Sie lächelte mich an, nahm die Stichwaffe mit beiden Händen und streckte sie mir entgegen. Mein Blick wurde fragender.
„Geschenk“, meinte sie und wies mich mit einer energischen Geste an, ihr Geschenk zu empfangen. Zögernd nahm ich es in die Hände.
Der Dolch war schwer, aber perfekt ausgewogen. Das leicht geschwungene Heft hatte einige Kratzer und war ganz offensichtlich schon mehrmals repariert worden. Farbunterschiede in der Holzstruktur ließen das vermuten. Dennoch fühlte es sich glatt an und lag hervorragend in der Hand. Es ragte gut fünfzehn Zentimeter über meine Hand hinaus und hatte somit die gleiche Länge wie die geschwungene Klinge. Auf ihr entdeckte ich seitlich eine breite Rinne, in die Schriftzeichen eingraviert worden waren. Persisch. Inzwischen konnte ich das vom Arabischen ein wenig unterscheiden.
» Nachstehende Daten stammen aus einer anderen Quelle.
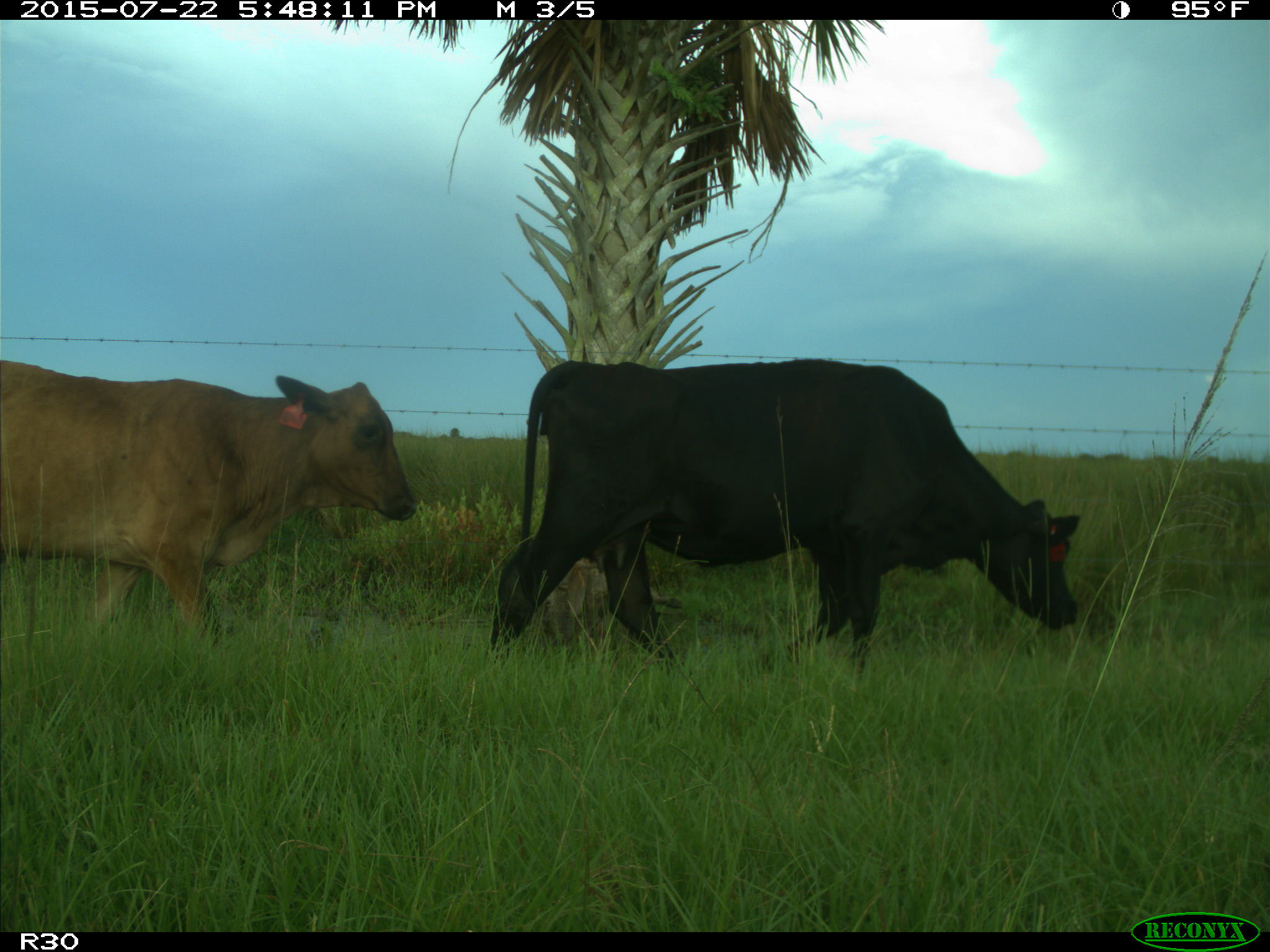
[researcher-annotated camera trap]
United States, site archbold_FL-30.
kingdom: Animalia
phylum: Chordata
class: Mammalia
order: Artiodactyla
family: Bovidae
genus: Bos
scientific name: Bos taurus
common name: domestic cow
Shekinahs Gestik wies mich an, den Dolch auszuprobieren. Ich kräuselte konzentriert die Nase und probierte einige Bewegungsabläufe, die ich bei Kahina gesehen hatte. Offenbar stellte ich mich unendlich dämlich an, denn die alte Frau lachte schallend auf. Na wenigstens konnte ich zu ihrer Erheiterung beitragen. Ich grinste sie hilflos an. Da erhob sie sich und gebot mir, es ihr nachzutun. Dann nahm sie mich bei der Hand und zog mich in den Bereich des Raumes, wo genügend Platz war. Dort forderte sie den Dolch ein, stellte sich mir gegenüber und wies mich an, eine ähnliche Grundstellung wie im Tai Chi einzunehmen. Eine der leichtesten Übungen, wenn man hin und wieder mit Jason trainiert hatte.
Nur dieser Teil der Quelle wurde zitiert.